Material for this exercise:

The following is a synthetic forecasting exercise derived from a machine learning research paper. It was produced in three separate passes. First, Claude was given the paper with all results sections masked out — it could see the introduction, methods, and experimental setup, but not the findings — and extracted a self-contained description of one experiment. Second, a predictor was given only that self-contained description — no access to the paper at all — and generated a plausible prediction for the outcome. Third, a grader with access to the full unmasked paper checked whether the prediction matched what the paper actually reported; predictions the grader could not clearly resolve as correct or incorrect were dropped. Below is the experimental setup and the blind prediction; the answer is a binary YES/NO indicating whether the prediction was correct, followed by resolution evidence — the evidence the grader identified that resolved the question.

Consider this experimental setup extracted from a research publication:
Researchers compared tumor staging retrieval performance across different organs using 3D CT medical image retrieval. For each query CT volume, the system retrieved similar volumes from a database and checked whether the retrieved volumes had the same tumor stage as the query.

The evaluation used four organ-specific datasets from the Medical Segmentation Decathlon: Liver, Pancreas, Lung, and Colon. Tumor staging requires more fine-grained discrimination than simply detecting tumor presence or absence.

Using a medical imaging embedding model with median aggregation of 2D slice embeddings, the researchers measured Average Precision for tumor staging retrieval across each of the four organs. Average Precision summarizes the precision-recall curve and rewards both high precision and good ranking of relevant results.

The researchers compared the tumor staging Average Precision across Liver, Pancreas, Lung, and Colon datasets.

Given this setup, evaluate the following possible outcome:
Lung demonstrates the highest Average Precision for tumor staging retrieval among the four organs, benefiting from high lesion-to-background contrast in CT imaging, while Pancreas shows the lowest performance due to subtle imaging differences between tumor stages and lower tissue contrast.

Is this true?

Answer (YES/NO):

What you will do: When you find a line in the records that contains the word "datasets", copy it.

Result:
The evaluation used four organ-specific datasets from the Medical Segmentation Decathlon: Liver, Pancreas, Lung, and Colon. Tumor staging requires more fine-grained discrimination than simply detecting tumor presence or absence.
The researchers compared the tumor staging Average Precision across Liver, Pancreas, Lung, and Colon datasets.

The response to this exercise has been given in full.